-- Opening Marker --

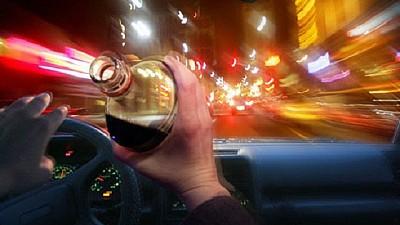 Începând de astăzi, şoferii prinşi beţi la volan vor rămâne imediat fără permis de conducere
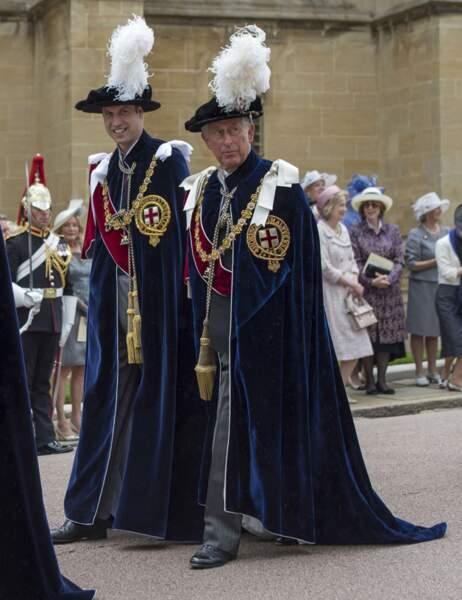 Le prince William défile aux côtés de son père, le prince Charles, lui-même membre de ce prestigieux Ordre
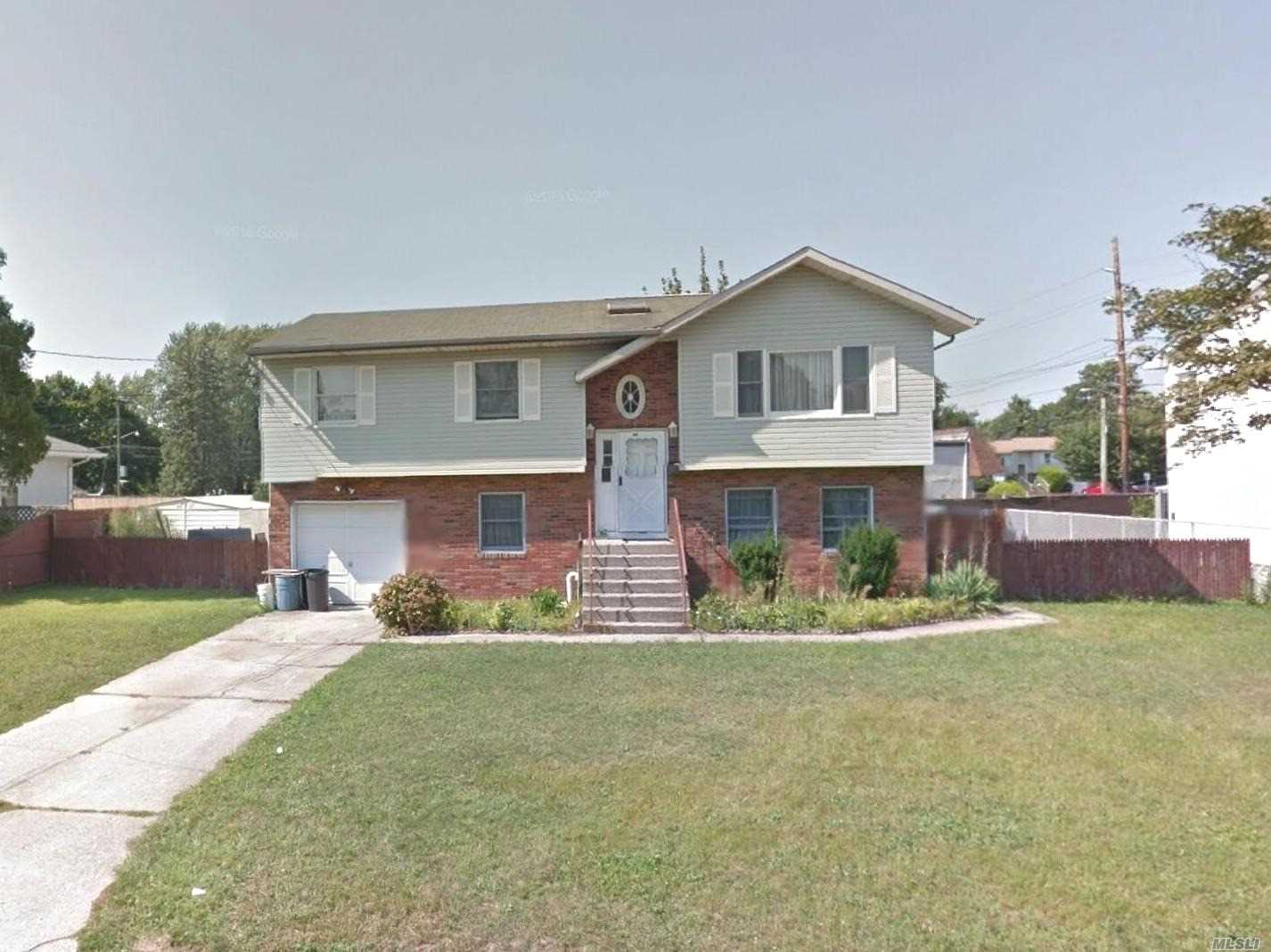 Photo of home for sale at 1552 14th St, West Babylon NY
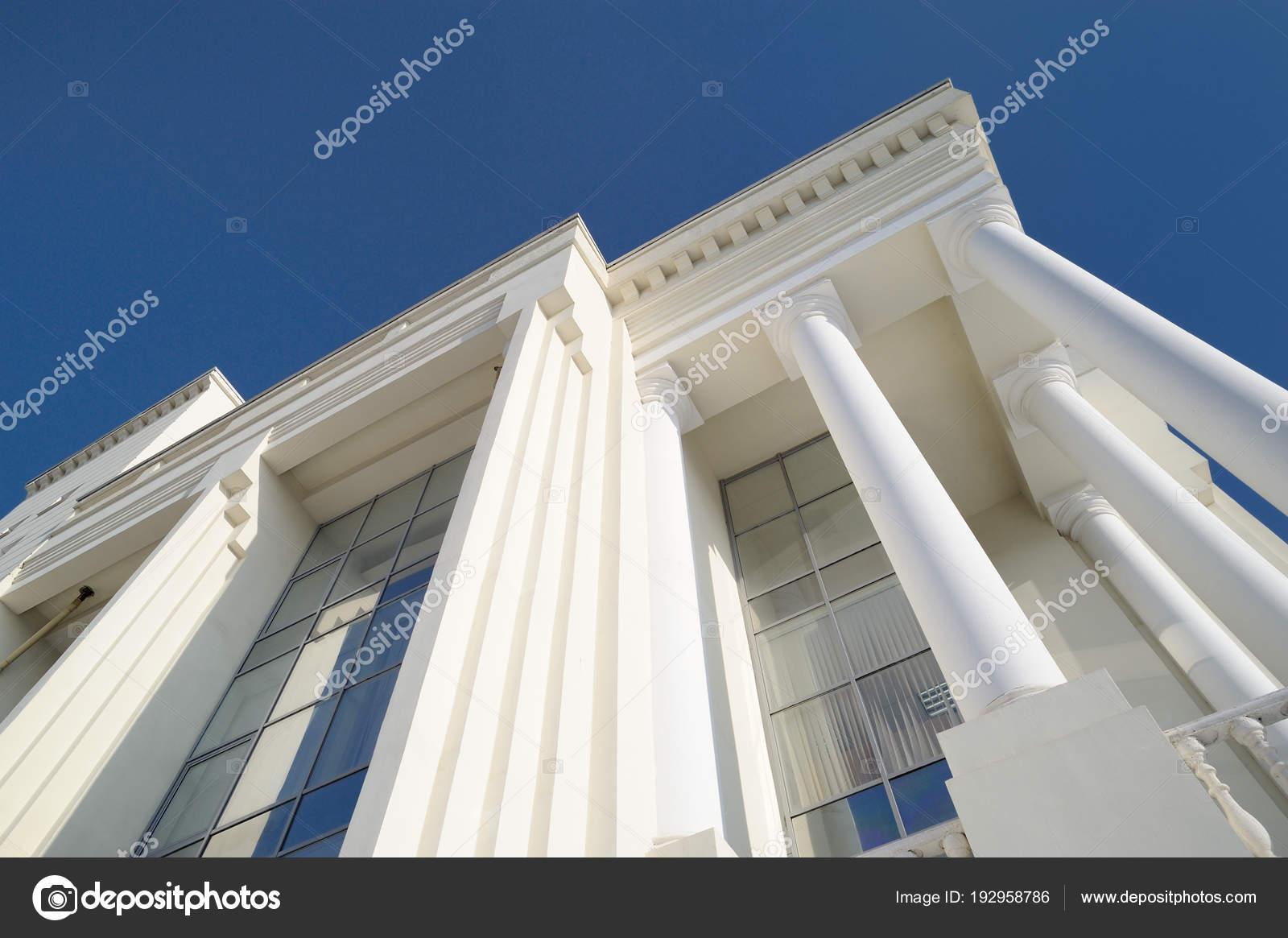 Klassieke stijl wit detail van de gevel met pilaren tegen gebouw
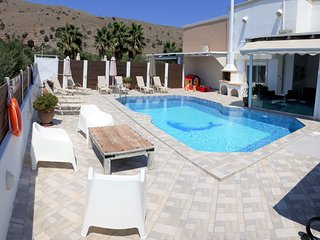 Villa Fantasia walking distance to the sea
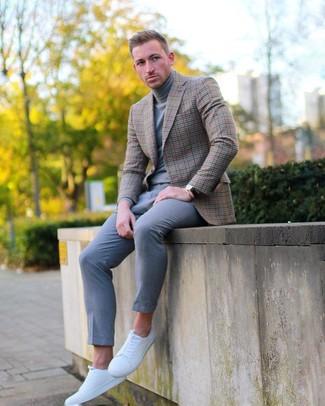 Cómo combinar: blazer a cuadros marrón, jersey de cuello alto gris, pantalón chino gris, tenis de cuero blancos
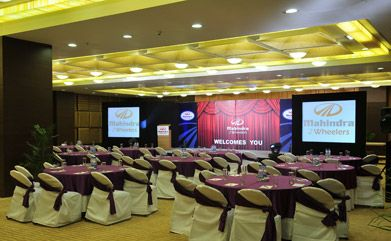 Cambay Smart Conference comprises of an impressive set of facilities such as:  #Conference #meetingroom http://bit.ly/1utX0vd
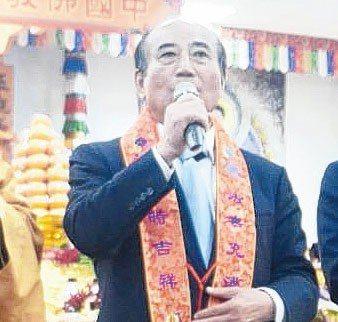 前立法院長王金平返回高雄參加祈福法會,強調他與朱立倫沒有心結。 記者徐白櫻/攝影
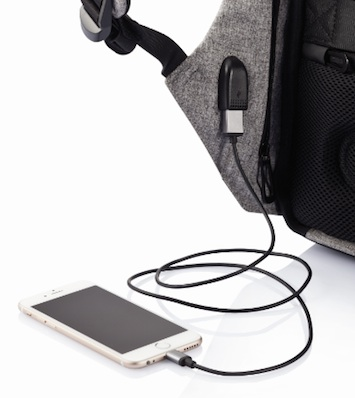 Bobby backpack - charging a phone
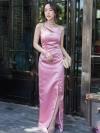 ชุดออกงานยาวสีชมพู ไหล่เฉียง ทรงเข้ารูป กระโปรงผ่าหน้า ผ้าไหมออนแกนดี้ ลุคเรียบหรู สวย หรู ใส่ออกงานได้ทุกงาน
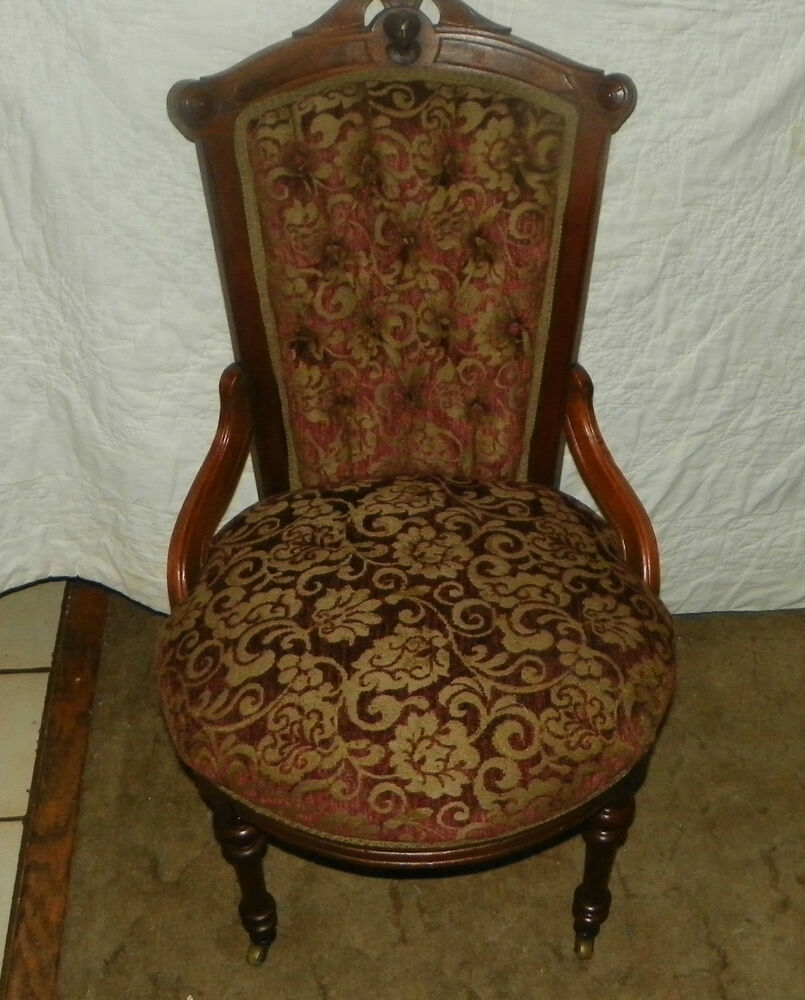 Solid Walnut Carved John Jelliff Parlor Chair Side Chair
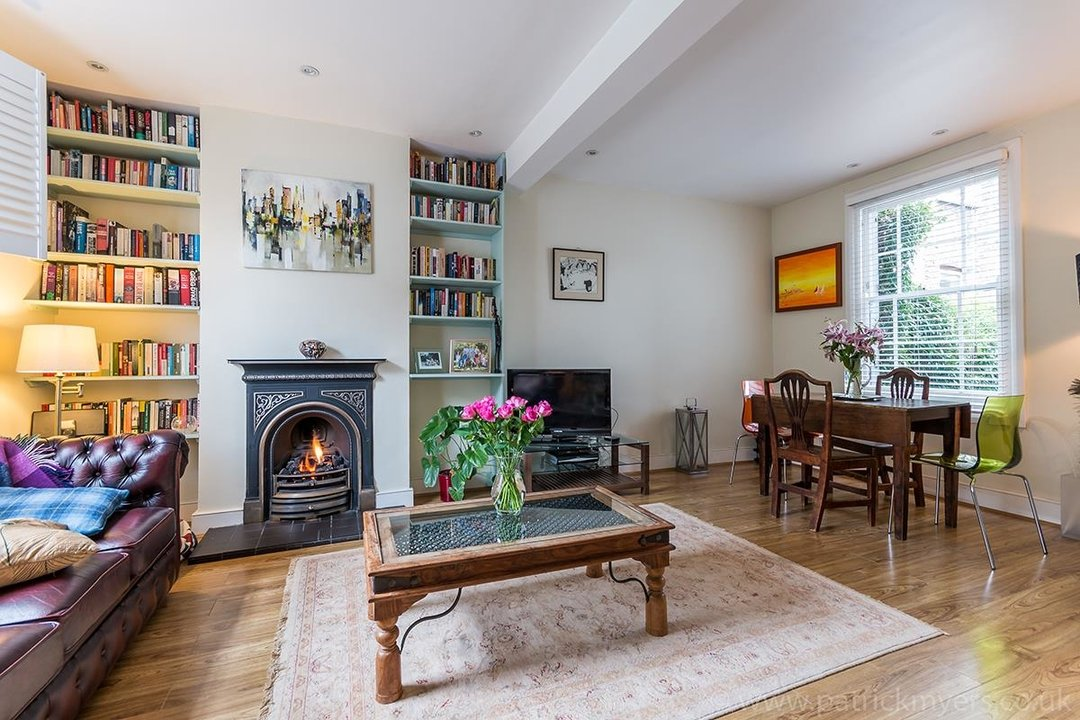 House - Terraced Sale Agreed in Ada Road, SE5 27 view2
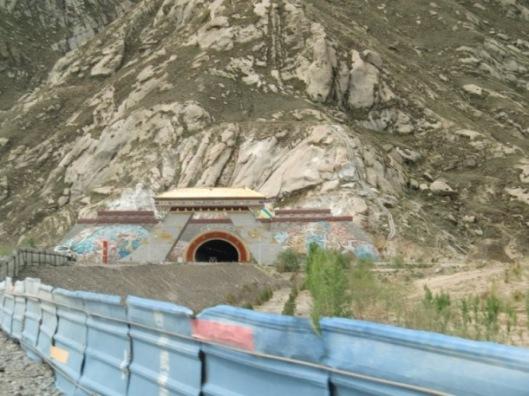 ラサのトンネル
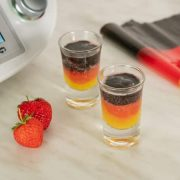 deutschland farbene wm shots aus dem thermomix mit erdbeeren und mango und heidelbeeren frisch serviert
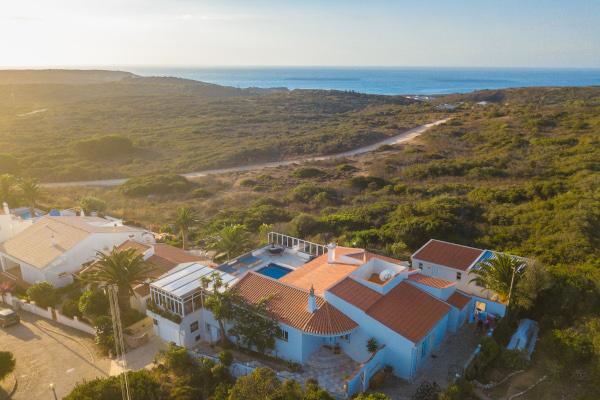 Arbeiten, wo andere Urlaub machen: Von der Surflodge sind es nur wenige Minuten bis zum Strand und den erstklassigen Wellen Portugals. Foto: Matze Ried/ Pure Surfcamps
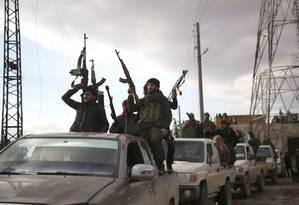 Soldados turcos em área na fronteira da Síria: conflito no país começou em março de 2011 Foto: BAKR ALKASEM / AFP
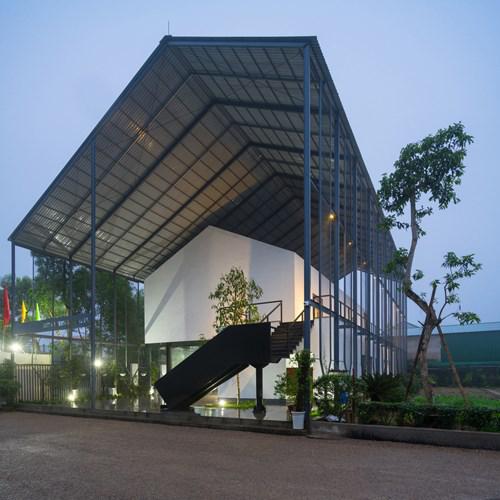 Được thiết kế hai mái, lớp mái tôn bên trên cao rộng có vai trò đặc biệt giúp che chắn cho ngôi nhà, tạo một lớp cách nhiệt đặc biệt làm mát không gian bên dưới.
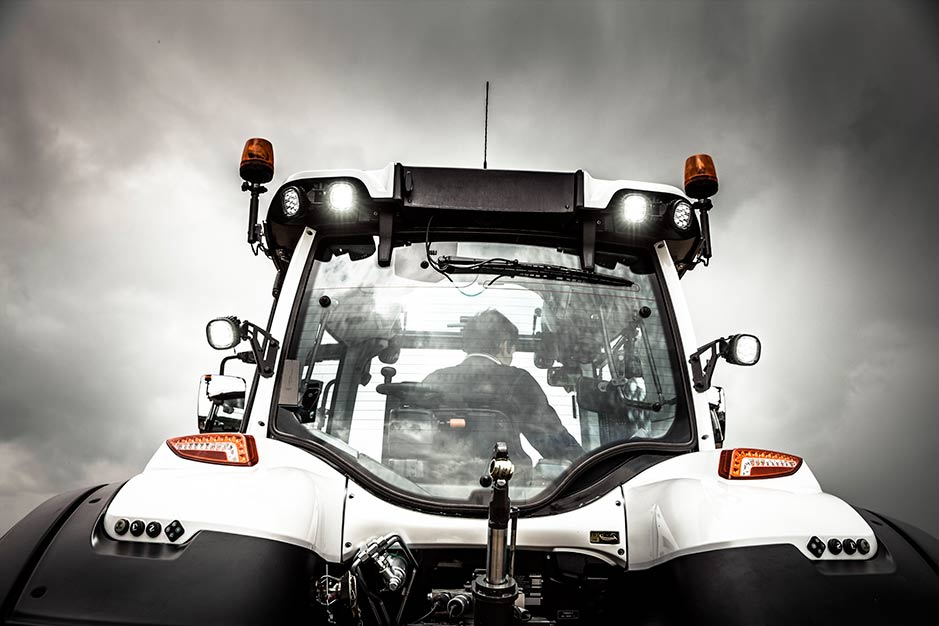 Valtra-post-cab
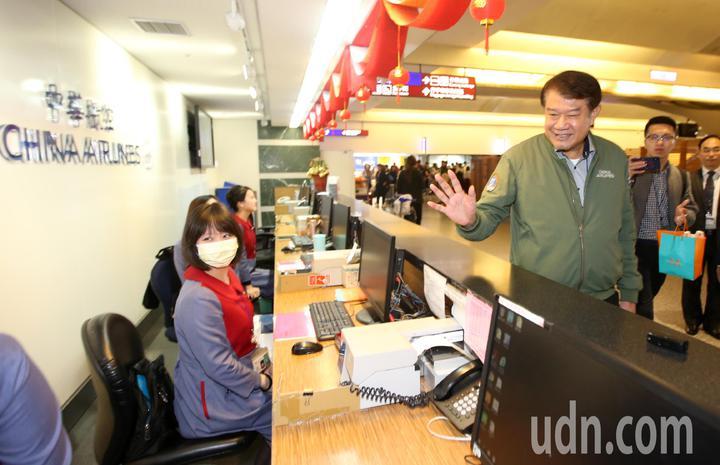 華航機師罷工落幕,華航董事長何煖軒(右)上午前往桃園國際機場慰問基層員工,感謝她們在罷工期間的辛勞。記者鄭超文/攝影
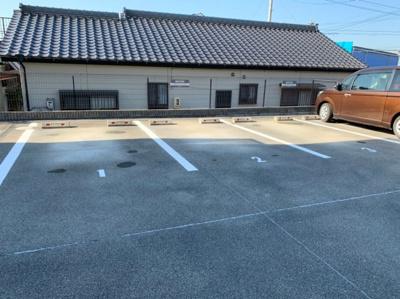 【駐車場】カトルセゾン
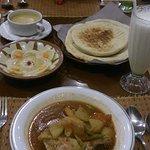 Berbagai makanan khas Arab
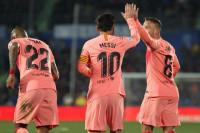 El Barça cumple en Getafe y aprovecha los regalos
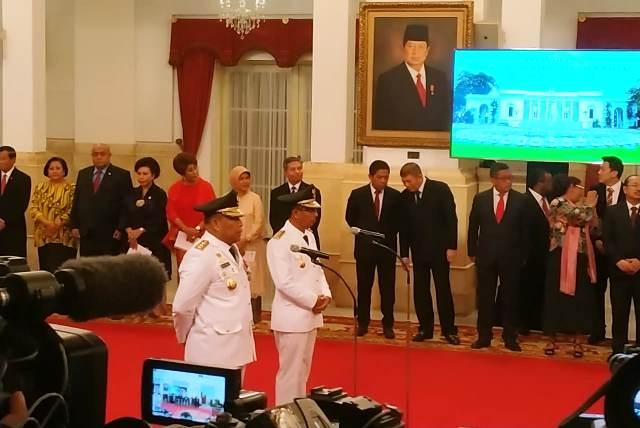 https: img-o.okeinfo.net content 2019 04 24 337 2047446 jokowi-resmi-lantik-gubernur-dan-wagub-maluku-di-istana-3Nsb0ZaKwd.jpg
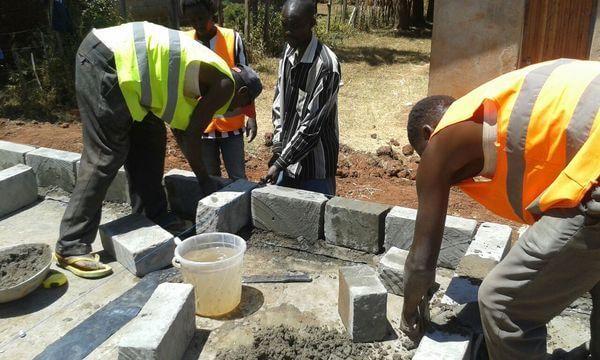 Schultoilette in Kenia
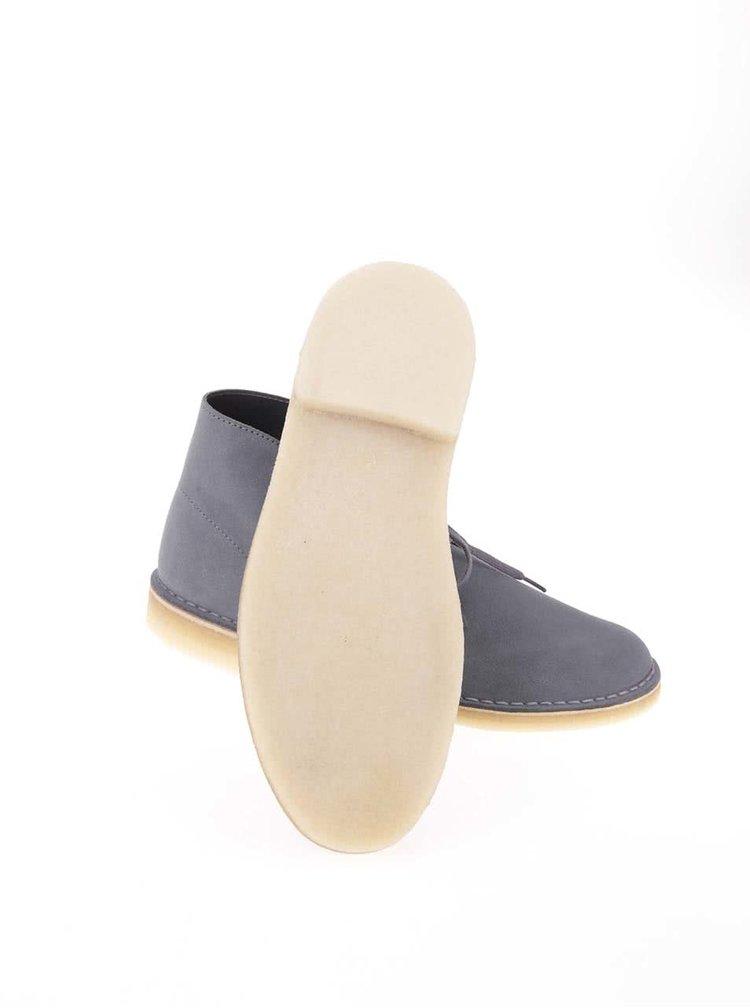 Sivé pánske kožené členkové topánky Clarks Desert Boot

-- Closing Marker --

• **ASSIGNMENT**
Reproduce the full listing above verbatim, with no pictures included.

• **FINAL ANSWER**
 Începând de astăzi, şoferii prinşi beţi la volan vor rămâne imediat fără permis de conducere
 Le prince William défile aux côtés de son père, le prince Charles, lui-même membre de ce prestigieux Ordre
 Photo of home for sale at 1552 14th St, West Babylon NY
 Klassieke stijl wit detail van de gevel met pilaren tegen gebouw
 Villa Fantasia walking distance to the sea
 Cómo combinar: blazer a cuadros marrón, jersey de cuello alto gris, pantalón chino gris, tenis de cuero blancos
 Cambay Smart Conference comprises of an impressive set of facilities such as:  #Conference #meetingroom http://bit.ly/1utX0vd
 前立法院長王金平返回高雄參加祈福法會,強調他與朱立倫沒有心結。 記者徐白櫻/攝影
 Bobby backpack - charging a phone
 ชุดออกงานยาวสีชมพู ไหล่เฉียง ทรงเข้ารูป กระโปรงผ่าหน้า ผ้าไหมออนแกนดี้ ลุคเรียบหรู สวย หรู ใส่ออกงานได้ทุกงาน
 Solid Walnut Carved John Jelliff Parlor Chair Side Chair
 House - Terraced Sale Agreed in Ada Road, SE5 27 view2
 ラサのトンネル
 deutschland farbene wm shots aus dem thermomix mit erdbeeren und mango und heidelbeeren frisch serviert
 Arbeiten, wo andere Urlaub machen: Von der Surflodge sind es nur wenige Minuten bis zum Strand und den erstklassigen Wellen Portugals. Foto: Matze Ried/ Pure Surfcamps
 Soldados turcos em área na fronteira da Síria: conflito no país começou em março de 2011 Foto: BAKR ALKASEM / AFP
 Được thiết kế hai mái, lớp mái tôn bên trên cao rộng có vai trò đặc biệt giúp che chắn cho ngôi nhà, tạo một lớp cách nhiệt đặc biệt làm mát không gian bên dưới.
 Valtra-post-cab
 華航機師罷工落幕,華航董事長何煖軒(右)上午前往桃園國際機場慰問基層員工,感謝她們在罷工期間的辛勞。記者鄭超文/攝影
 【駐車場】カトルセゾン
 Berbagai makanan khas Arab
 El Barça cumple en Getafe y aprovecha los regalos
 https: img-o.okeinfo.net content 2019 04 24 337 2047446 jokowi-resmi-lantik-gubernur-dan-wagub-maluku-di-istana-3Nsb0ZaKwd.jpg
 Schultoilette in Kenia
 Sivé pánske kožené členkové topánky Clarks Desert Boot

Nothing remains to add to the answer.